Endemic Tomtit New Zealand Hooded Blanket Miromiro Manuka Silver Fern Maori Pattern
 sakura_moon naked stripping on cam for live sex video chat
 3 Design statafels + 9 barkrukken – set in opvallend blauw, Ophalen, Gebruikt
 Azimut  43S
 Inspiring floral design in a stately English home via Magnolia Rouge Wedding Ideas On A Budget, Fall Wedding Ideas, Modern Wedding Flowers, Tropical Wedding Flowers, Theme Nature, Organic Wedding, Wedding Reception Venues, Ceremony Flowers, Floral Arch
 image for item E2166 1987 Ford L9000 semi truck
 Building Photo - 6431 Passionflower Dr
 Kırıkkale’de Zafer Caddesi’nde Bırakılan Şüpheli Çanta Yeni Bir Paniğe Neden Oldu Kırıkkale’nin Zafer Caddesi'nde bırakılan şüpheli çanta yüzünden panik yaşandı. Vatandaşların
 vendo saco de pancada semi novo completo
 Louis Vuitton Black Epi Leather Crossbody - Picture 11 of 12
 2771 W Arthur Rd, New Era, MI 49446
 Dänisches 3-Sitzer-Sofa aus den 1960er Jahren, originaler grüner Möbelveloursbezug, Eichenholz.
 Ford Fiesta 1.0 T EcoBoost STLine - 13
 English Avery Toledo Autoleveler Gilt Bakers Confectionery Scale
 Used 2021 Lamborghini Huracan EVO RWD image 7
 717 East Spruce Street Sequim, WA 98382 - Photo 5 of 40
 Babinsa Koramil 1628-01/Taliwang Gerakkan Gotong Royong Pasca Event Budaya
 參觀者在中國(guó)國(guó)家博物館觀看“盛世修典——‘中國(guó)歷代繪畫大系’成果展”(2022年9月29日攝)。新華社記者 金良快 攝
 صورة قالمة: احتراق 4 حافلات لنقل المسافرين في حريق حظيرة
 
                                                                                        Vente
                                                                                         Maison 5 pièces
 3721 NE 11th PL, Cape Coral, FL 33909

· · ·

Problem requirements —
Which lines run from the one holding "image for item" through the one holding "Maison 5 pièces" in the records above? Repeat them exactly, both included, and nothing more.

Worked solution —
 image for item E2166 1987 Ford L9000 semi truck
 Building Photo - 6431 Passionflower Dr
 Kırıkkale’de Zafer Caddesi’nde Bırakılan Şüpheli Çanta Yeni Bir Paniğe Neden Oldu Kırıkkale’nin Zafer Caddesi'nde bırakılan şüpheli çanta yüzünden panik yaşandı. Vatandaşların
 vendo saco de pancada semi novo completo
 Louis Vuitton Black Epi Leather Crossbody - Picture 11 of 12
 2771 W Arthur Rd, New Era, MI 49446
 Dänisches 3-Sitzer-Sofa aus den 1960er Jahren, originaler grüner Möbelveloursbezug, Eichenholz.
 Ford Fiesta 1.0 T EcoBoost STLine - 13
 English Avery Toledo Autoleveler Gilt Bakers Confectionery Scale
 Used 2021 Lamborghini Huracan EVO RWD image 7
 717 East Spruce Street Sequim, WA 98382 - Photo 5 of 40
 Babinsa Koramil 1628-01/Taliwang Gerakkan Gotong Royong Pasca Event Budaya
 參觀者在中國(guó)國(guó)家博物館觀看“盛世修典——‘中國(guó)歷代繪畫大系’成果展”(2022年9月29日攝)。新華社記者 金良快 攝
 صورة قالمة: احتراق 4 حافلات لنقل المسافرين في حريق حظيرة
 
                                                                                        Vente
                                                                                         Maison 5 pièces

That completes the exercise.